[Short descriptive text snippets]

-=-=-=-=-

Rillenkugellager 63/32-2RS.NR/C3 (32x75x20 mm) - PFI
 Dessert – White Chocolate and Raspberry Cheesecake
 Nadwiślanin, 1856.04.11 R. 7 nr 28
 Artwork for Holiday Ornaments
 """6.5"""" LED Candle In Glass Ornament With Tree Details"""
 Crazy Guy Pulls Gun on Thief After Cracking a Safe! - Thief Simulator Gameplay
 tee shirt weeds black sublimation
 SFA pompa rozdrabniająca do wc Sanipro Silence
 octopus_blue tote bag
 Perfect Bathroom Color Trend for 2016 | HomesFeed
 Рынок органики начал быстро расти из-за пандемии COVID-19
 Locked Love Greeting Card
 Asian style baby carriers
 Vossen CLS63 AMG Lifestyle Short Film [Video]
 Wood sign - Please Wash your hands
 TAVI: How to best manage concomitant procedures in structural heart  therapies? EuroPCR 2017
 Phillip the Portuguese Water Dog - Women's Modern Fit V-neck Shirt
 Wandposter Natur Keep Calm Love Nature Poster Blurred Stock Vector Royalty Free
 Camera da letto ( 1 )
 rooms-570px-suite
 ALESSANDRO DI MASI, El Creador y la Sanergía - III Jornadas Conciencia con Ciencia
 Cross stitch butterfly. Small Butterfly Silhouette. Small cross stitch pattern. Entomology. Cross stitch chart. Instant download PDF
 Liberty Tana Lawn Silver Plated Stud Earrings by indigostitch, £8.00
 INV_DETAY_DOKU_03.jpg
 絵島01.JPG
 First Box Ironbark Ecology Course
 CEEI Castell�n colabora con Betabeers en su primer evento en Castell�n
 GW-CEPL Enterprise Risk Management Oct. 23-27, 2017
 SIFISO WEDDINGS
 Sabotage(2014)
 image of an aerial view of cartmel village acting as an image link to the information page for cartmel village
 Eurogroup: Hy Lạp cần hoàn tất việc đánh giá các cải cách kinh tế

-=-=-=-=-

TASK REQUIREMENTS
From the records above, copy each line in which the string "Love" occurs.

ANSWER FOR THIS EXERCISE
 Locked Love Greeting Card
 Wandposter Natur Keep Calm Love Nature Poster Blurred Stock Vector Royalty Free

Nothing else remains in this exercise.